Prompt:
Take the entries below and reproduce exactly the portion that begins at the line containing "QR code with Laser Solutions contacts" and ends at the line containing "3447 Campbell St, Riverside, CA", keeping both ends, dropping pictures, and adding nothing else.

━━━━━━━━

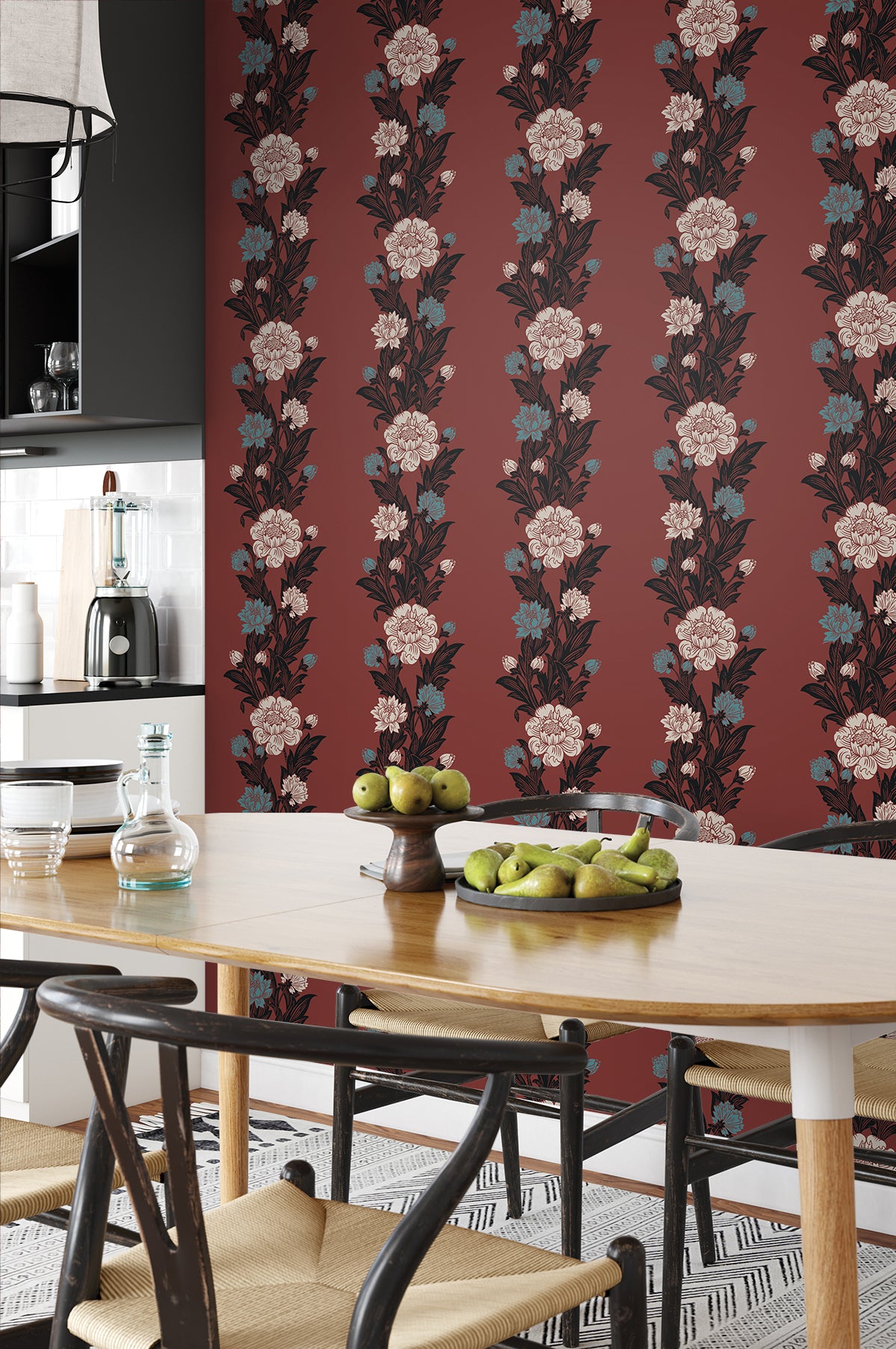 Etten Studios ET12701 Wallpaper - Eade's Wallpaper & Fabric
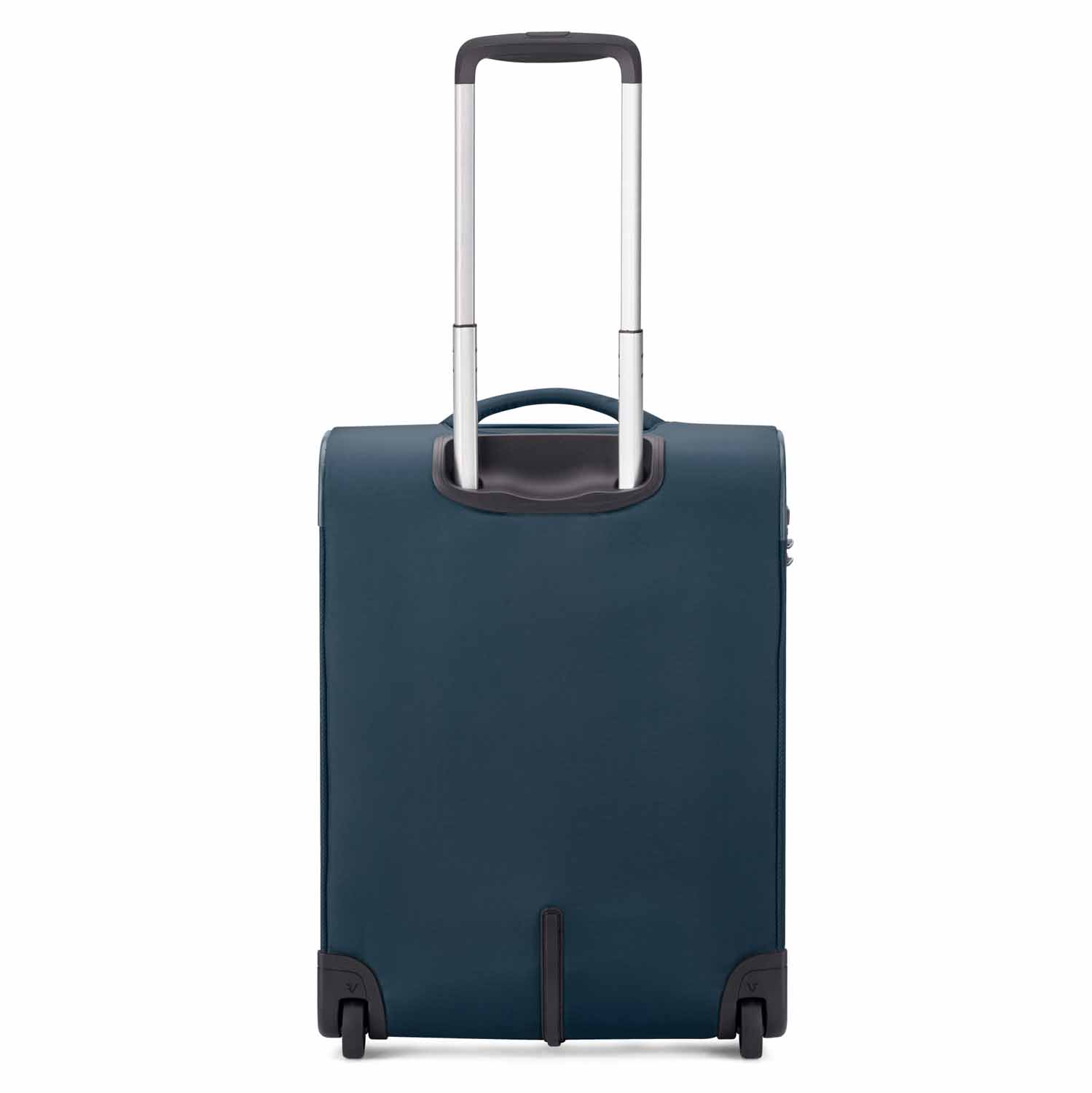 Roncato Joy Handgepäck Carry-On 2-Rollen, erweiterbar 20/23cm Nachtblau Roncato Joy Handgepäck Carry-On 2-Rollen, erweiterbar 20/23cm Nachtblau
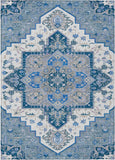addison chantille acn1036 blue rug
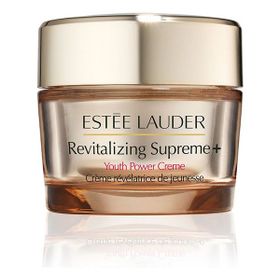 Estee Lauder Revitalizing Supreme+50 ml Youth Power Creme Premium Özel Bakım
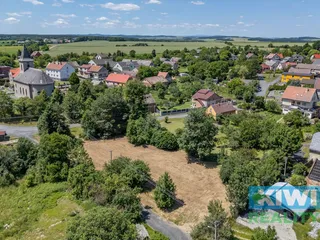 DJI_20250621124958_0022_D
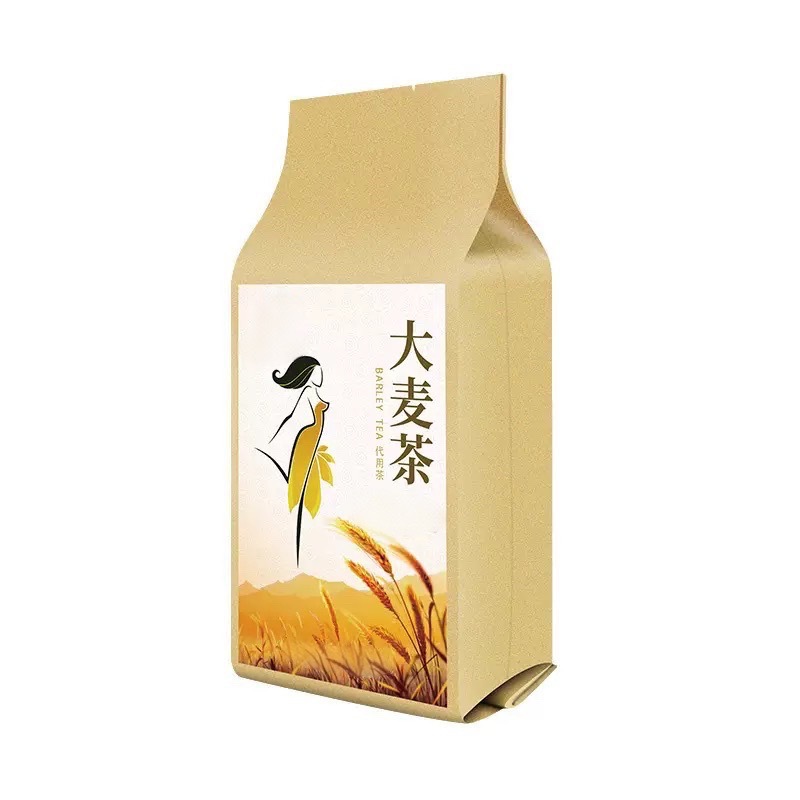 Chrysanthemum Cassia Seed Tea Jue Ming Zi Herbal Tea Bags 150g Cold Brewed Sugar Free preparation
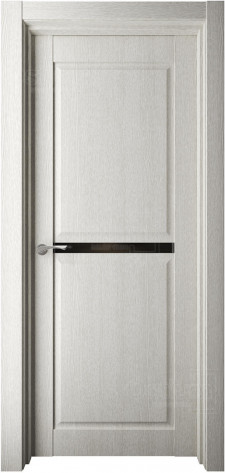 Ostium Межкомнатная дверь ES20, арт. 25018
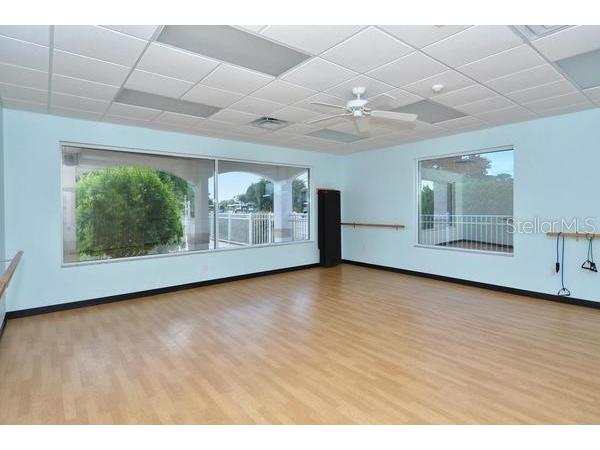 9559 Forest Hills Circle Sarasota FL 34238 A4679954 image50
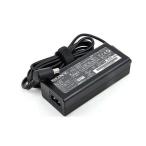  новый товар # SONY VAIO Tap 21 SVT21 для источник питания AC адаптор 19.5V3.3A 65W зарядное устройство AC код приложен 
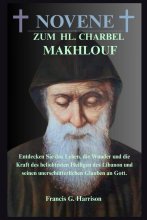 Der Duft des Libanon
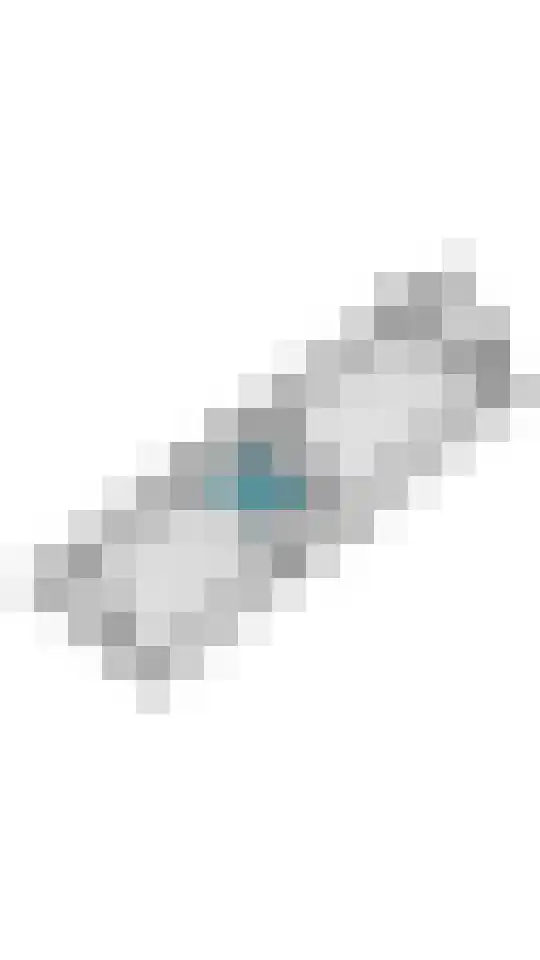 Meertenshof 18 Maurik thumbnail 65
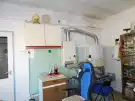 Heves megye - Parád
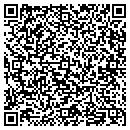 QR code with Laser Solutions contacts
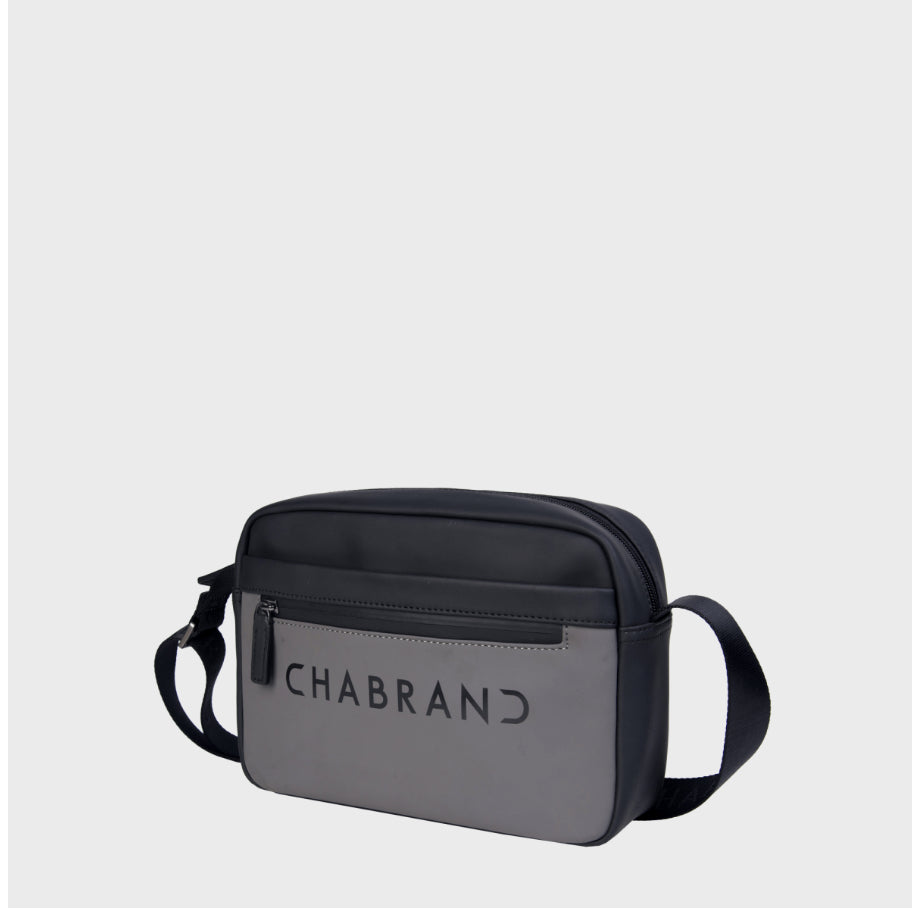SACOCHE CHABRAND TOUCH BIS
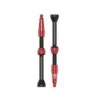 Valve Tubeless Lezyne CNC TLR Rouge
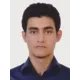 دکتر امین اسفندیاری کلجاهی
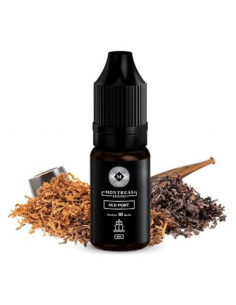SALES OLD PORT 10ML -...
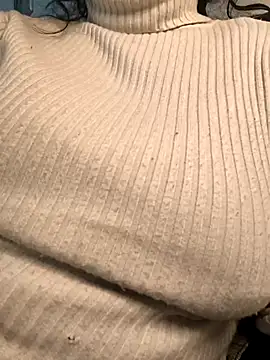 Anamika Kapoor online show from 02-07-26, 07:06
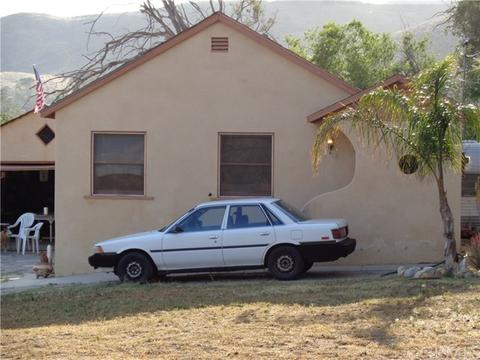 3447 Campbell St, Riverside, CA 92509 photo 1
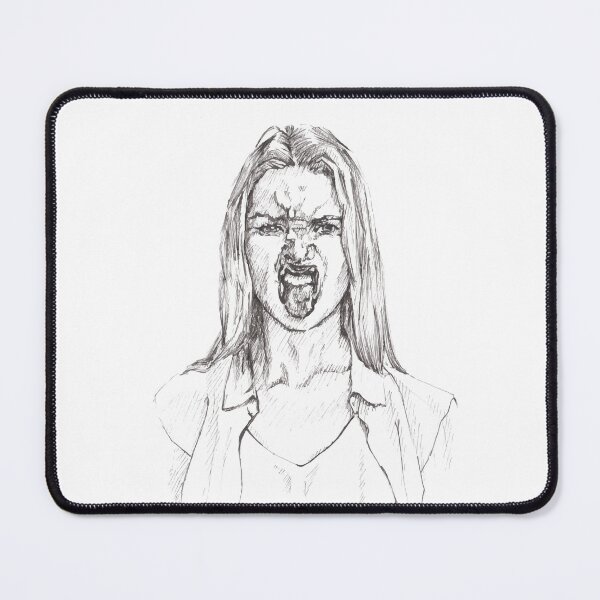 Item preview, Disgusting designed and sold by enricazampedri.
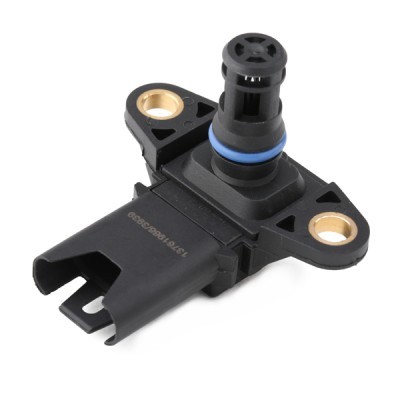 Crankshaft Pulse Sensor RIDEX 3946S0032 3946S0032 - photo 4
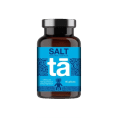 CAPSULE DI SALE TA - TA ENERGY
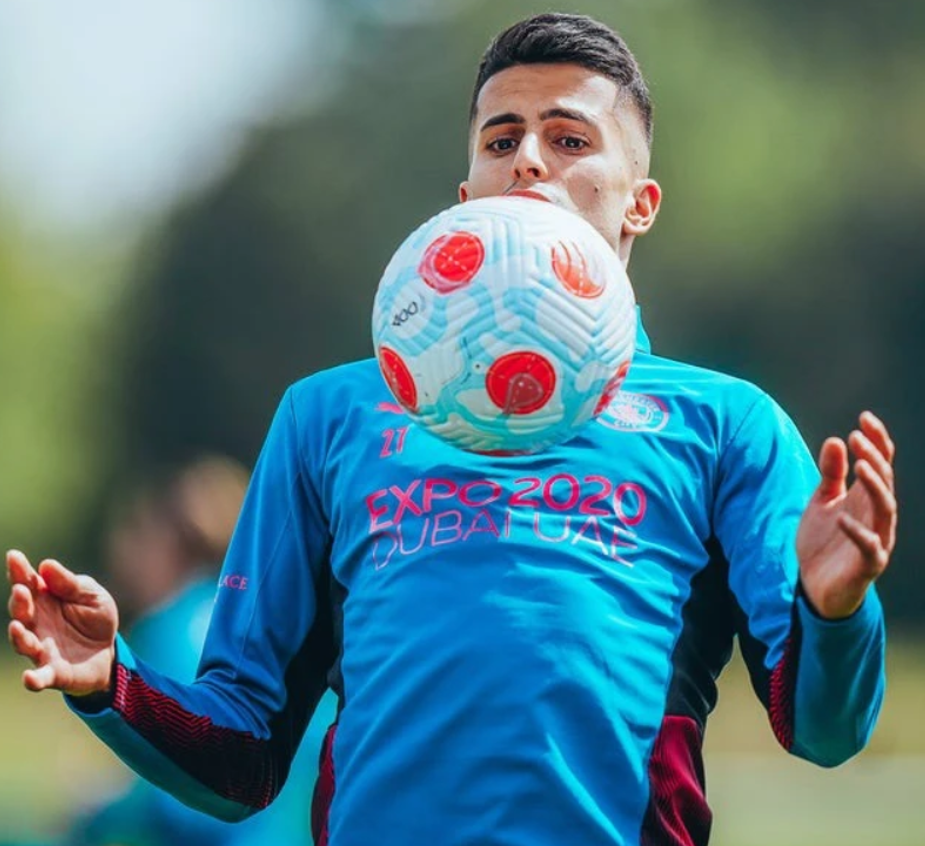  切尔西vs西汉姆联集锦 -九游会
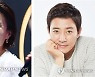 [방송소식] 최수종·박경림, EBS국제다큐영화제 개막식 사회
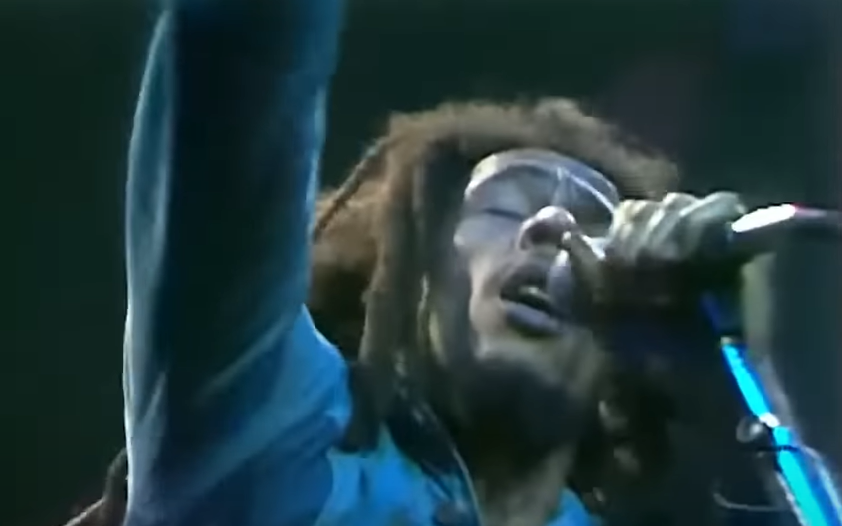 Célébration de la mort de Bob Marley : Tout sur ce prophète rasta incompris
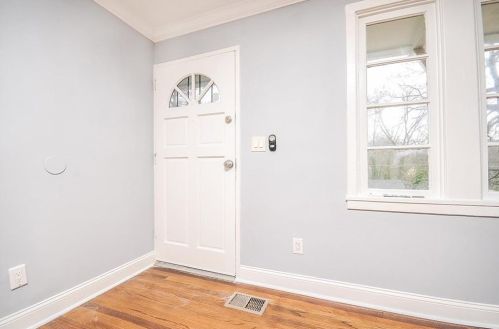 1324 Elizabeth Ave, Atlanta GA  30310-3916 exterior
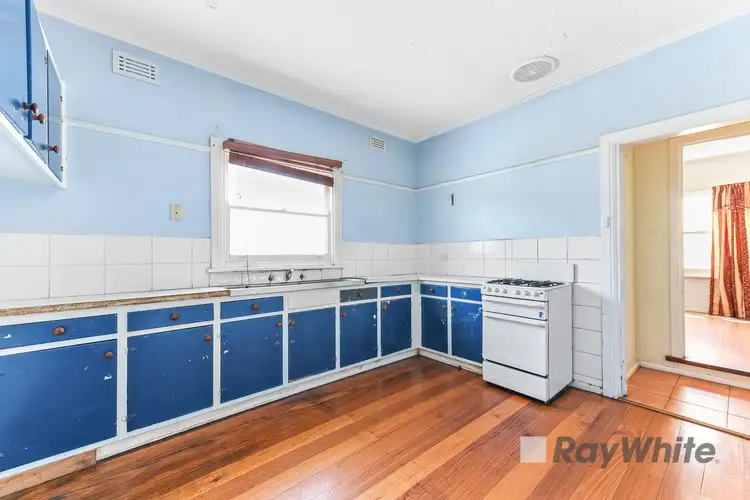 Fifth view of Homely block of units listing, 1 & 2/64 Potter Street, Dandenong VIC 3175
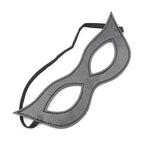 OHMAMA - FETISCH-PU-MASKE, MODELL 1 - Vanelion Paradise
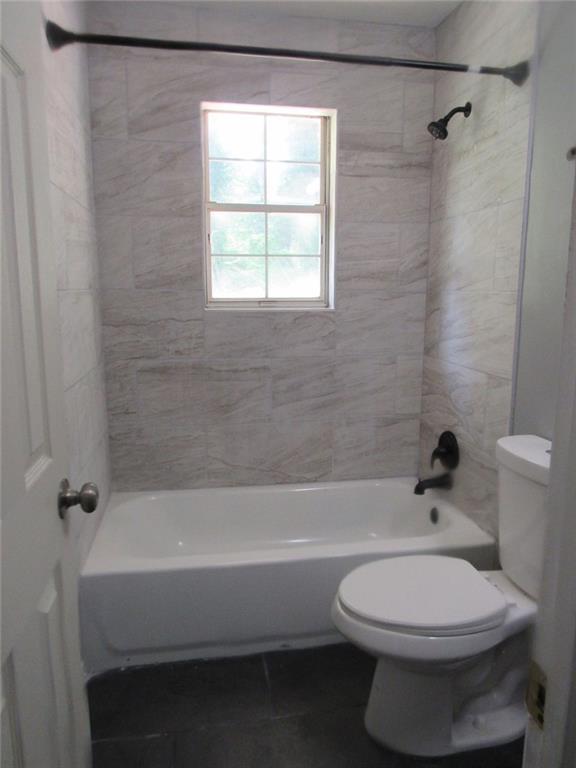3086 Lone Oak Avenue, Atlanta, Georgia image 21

━━━━━━━━

Exercise output:
 QR code with Laser Solutions contacts
SACOCHE CHABRAND TOUCH BIS
 Valve Tubeless Lezyne CNC TLR Rouge
 دکتر امین اسفندیاری کلجاهی
SALES OLD PORT 10ML -...
 Anamika Kapoor online show from 02-07-26, 07:06
 3447 Campbell St, Riverside, CA 92509 photo 1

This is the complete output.